On the other hand, Canada uses a different form of prison design for its healing lodges, which are designed largely for Aboriginal prisoners and focus on Aboriginal concepts of reconciliation and healing instead of punishment.  This is an acknowledgement by Canada that design of prisons does play a role in the wellbeing of prisoners and the risk of reoffending.



Willow Creek Healing Lodge, Saskatchewan 





Some minimum security prisons in Canada also use houses instead of cells, with ordinary furniture, prisoners making their own meals, and grounds that allow prisoners to walk around and experience the natural world. However only a few thousand of the 25,000 or so people in jail in Canada on any given day are in a healing lodge or minimum security prison.  And all those held on remand, who have not been found guilty of any crime, are in provincial jails that are almost all high security and very unpleasant physical settings.

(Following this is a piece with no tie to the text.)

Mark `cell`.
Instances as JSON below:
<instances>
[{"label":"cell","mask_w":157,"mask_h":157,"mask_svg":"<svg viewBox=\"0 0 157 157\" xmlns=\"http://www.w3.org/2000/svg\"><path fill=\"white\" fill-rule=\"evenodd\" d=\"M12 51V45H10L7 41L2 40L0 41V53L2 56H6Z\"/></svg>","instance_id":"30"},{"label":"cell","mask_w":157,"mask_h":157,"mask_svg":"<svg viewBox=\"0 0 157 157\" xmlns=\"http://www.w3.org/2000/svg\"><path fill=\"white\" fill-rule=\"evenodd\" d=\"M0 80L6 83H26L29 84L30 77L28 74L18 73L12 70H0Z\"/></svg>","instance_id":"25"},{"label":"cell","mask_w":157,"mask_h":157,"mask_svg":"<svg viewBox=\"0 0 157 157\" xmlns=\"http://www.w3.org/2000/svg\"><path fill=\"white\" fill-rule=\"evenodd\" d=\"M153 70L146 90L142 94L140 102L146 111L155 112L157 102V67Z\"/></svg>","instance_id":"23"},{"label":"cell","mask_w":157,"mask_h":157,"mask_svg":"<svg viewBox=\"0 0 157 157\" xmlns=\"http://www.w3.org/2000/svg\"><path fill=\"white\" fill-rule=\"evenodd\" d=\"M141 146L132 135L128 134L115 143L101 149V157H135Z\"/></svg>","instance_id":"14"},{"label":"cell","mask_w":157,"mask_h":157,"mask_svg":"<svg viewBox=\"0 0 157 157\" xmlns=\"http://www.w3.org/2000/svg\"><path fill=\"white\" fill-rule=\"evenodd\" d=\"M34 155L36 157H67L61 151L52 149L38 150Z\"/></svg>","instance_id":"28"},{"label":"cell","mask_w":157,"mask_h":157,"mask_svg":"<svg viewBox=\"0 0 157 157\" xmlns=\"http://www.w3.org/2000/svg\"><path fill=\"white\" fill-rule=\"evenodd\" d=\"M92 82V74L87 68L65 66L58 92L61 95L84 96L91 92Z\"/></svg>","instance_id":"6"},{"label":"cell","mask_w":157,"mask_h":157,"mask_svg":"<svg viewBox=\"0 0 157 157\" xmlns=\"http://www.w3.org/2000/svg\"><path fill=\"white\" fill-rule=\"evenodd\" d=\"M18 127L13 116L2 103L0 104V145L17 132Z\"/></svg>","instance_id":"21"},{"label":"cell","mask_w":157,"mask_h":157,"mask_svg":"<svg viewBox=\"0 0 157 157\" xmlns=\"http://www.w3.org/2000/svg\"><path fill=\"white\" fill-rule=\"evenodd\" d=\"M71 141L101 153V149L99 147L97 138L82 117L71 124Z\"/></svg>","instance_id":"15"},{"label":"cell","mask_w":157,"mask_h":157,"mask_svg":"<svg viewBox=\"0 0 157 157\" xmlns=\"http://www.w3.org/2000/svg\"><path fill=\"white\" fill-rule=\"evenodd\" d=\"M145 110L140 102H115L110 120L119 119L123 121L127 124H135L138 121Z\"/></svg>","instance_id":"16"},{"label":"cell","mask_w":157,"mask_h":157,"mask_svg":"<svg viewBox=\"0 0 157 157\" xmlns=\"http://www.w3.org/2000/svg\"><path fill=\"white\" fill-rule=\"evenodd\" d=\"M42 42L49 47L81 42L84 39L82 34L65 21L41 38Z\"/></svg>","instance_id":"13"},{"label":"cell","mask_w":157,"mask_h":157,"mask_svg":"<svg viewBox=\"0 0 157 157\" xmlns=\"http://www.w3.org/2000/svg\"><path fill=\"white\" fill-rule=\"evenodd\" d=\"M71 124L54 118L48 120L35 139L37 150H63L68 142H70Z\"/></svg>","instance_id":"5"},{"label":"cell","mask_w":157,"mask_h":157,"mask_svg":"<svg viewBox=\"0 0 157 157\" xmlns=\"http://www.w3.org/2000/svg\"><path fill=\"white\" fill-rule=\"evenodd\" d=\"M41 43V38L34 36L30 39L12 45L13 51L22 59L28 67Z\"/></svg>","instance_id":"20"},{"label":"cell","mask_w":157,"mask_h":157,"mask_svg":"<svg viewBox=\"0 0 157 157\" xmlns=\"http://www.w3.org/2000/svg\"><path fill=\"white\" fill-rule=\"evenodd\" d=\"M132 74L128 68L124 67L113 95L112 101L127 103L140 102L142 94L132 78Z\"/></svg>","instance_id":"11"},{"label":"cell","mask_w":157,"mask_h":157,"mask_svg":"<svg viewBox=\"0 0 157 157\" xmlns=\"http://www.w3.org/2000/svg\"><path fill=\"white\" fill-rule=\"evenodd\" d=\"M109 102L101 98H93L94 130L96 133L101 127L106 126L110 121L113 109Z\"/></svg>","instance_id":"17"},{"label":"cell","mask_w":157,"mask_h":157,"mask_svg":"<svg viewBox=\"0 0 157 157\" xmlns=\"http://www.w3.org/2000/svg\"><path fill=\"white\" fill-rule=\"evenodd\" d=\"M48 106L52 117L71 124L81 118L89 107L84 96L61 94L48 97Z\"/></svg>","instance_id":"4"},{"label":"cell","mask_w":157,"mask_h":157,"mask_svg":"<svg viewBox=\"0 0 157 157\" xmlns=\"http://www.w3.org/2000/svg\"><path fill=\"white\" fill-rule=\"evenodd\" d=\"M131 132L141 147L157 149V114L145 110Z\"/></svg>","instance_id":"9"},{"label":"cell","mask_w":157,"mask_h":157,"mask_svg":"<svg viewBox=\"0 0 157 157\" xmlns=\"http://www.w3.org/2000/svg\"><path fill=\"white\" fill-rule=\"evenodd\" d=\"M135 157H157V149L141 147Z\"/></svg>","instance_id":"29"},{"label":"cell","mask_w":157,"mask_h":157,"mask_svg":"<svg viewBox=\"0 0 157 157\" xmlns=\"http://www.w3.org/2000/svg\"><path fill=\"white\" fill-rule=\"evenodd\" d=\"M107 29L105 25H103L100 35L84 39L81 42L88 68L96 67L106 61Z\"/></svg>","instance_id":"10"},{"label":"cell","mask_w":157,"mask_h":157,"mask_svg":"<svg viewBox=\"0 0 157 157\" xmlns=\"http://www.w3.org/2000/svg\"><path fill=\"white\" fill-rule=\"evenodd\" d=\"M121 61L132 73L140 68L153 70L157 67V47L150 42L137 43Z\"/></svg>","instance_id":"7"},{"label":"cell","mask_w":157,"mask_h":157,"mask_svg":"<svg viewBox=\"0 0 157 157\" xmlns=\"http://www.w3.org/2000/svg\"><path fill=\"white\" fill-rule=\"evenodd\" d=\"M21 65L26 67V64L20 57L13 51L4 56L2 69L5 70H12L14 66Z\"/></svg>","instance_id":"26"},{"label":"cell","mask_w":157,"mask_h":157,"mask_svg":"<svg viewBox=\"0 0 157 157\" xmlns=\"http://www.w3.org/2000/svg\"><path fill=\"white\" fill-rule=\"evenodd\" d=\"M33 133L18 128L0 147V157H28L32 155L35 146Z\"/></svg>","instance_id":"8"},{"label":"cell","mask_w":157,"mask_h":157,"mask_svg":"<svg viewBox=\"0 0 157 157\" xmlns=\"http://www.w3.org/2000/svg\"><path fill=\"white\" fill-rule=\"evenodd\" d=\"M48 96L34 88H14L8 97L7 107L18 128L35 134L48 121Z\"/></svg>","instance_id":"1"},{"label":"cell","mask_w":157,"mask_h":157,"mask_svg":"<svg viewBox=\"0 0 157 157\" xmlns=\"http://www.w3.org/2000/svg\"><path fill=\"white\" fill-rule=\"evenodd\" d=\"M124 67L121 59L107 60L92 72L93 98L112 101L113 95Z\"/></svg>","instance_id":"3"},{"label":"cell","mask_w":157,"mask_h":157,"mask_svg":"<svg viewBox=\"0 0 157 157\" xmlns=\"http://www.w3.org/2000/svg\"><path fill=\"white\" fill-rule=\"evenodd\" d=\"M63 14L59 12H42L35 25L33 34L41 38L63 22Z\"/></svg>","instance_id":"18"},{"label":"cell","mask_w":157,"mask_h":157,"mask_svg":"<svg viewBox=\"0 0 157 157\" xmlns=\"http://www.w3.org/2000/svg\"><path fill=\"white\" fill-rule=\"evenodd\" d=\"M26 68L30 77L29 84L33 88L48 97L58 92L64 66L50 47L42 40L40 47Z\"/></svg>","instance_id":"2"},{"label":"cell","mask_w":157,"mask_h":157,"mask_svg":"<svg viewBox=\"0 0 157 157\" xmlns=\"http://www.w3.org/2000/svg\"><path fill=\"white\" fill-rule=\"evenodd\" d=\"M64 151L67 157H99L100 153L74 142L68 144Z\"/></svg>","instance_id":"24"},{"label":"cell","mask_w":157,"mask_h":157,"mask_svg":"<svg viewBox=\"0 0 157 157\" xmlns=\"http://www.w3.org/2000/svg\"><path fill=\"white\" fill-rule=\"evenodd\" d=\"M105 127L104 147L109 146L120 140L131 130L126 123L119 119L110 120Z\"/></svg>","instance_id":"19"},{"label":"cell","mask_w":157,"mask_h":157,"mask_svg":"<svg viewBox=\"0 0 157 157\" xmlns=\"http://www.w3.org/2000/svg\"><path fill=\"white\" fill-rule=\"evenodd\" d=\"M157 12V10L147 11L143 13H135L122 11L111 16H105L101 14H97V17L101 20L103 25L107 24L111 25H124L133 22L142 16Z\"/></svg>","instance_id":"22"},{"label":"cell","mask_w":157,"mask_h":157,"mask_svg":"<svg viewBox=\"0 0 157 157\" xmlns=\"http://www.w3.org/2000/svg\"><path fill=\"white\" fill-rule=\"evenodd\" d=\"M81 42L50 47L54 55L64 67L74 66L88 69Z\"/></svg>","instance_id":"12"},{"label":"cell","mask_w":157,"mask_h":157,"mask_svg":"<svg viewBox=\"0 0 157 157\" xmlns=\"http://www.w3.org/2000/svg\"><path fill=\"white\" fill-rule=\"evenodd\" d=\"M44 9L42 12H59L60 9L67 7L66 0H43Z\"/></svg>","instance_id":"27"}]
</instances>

In some other countries, such as Sweden we see an approach that places more emphasis on rehabilitation than on security and safety .

Swedish prisons avoid typical prison cells and use “open prison” systems which resemble school dorms.  Prisoners have more comfortable facilities as well as more freedom to move around and visit with their families. In 2020, in Sweden prisoner numbers dropped from 5,722 to 4,500 and 4 prisons were closed due to disuse and a 16% reoffending rate   Even in high security institutions, common areas include pool tables, steel darts, aquariums, art pieces.   These simple inclusions bring back that humane aspect that prisons in other countries have been significantly lacking.   Swedish prisons display a positive approach to prison design that supports rehabilitation over punishment.


The physical design of prisons plays a significant part in the wellbeing of prisoners and affects the risks of re-offending. Prison designs that focus more on rehabilitation seem to be more effective as they are related to lower rates of recidivism. Canada’s correctional facilities should consider changing facilities to provide a more humane environment because this is likely to support the goal of reducing crime and harm in future.